Graduate School of Information Sciences, Tohoku University, Aramaki Aza Aoba 6-6-01, Aoba-Ku, Sendai 980-8579, Japan

^*

Author to whom correspondence should be addressed.

Sensors 2017, 17(8), 1782; https://doi.org/10.3390/s17081782

Submission received: 5 July 2017 / Revised: 28 July 2017 / Accepted: 31 July 2017 / Published: 3 August 2017

(This article belongs to the Section Physical Sensors)

Download

Browse Figures

Versions Notes

Abstract

:

Bin picking refers to picking the randomly-piled objects from a bin for industrial production purposes, and robotic bin picking is always used in automated assembly lines. In order to achieve a higher productivity, a fast and robust pose estimation algorithm is necessary to recognize and localize the randomly-piled parts. This paper proposes a pose estimation algorithm for bin picking tasks using point cloud data. A novel descriptor Curve Set Feature (CSF) is proposed to describe a point by the surface fluctuation around this point and is also capable of evaluating poses. The Rotation Match Feature (RMF) is proposed to match CSF efficiently. The matching process combines the idea of the matching in 2D space of origin Point Pair Feature (PPF) algorithm with nearest neighbor search. A voxel-based pose verification method is introduced to evaluate the poses and proved to be more than 30-times faster than the kd-tree-based verification method. Our algorithm is evaluated against a large number of synthetic and real scenes and proven to be robust to noise, able to detect metal parts, more accurately and more than 10-times faster than PPF and Oriented, Unique and Repeatable (OUR)-Clustered Viewpoint Feature Histogram (CVFH).

Keywords:

bin picking; pose estimation; curve set feature; rotation match feature; pose verification

1. Introduction

Removing individual objects from an unordered pile of parts in a carrier or box (bin picking) is one of the classical problems of robotics research [1]. Typically, the system consists of a sensor mounted above the box, an industrial robot arm and a processor. As 3D sensors are becoming cost effective, bin picking systems using 3D sensors have been developed in recent years [1,2,3,4]. In this paper, we address the challenge of estimating the poses of parts in bin picking systems with point cloud data efficiently.

**Source material:**
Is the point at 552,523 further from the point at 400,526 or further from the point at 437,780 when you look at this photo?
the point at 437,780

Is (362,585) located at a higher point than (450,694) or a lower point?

**Instruction A:** Quote the bin-picking article from "Graduate School of" to "Section Physical Sensors)".
**Instruction B:** According to the bin-picking article, how does the speed of the voxel-based pose verification method compare with the kd-tree-based verification method?
**Instruction C:** Proceed with the bin-picking article from the point where it stops.
The listing plays no part in what you are asked to do.

**Exercise result A:**
Graduate School of Information Sciences, Tohoku University, Aramaki Aza Aoba 6-6-01, Aoba-Ku, Sendai 980-8579, Japan

^*

Author to whom correspondence should be addressed.

Sensors 2017, 17(8), 1782; https://doi.org/10.3390/s17081782

Submission received: 5 July 2017 / Revised: 28 July 2017 / Accepted: 31 July 2017 / Published: 3 August 2017

(This article belongs to the Section Physical Sensors)

**Exercise result B:** It is more than 30 times faster.

**Exercise result C:**
Many state-of-the-art pose estimation algorithms incorporate color information with depth information [5,6,7,8]. Hinterstoisser et al. proposed multimodal-LINE (LINEMOD) by combining color images with a dense depth sensor in [7], and Rios-Cabrera et al. [5] proposed Discriminatively Trained Templates (DTT) based on LINEMOD. Hinterstoisser et al. improved LINEMOD in [8] and achieved an average recognition rate of 96.60% and a speed of 119 ms/frame on their ACCV3D dataset. These algorithms can achieve a high recognition rate and speed. However, if color information is not available, the performance declines.

Compared to the daily objects like the ACCV3D dataset of [8], objects in bin picking tasks have two features. One is that the objects usually share the same color. Therefore, the algorithms incorporating color information, such as LINEMOD, cannot present their best performance. Another feature is that many industrial objects are composed of shape primitives such as cylinders, spheres and planes. Some features of the points on these shape primitives are very similar, which makes it more difficult to recognize and localize the industrial objects than daily objects for some algorithms.

One of the promising pose estimation algorithms was proposed by Drost et al. [9]. The algorithm combines an efficient voting scheme with point pair features and does not use color information. Another advantage of the algorithm is that it is robust to occlusion. Due to its pros, many algorithm were proposed based on it. Choi et al. proposed using boundary points with directions and boundary line segments to perform bin picking in order to match planar industrial objects [10]. Birdal et al. incorporated a coarse-to-fine segmentation, a weighted Hough voting, an interpolated recovery of pose parameters and an occlusion-aware ranking method [11] into the original algorithm. Hinterstoisser et al. [12] introduced a better and efficient sampling strategy with modifications to the pre- and post-processing steps and achieved good results on daily objects of the ACCV3D dataset of [8] and the Occlusion Datasetof [13]. Wu et al. [14] also performed bin picking based on [9].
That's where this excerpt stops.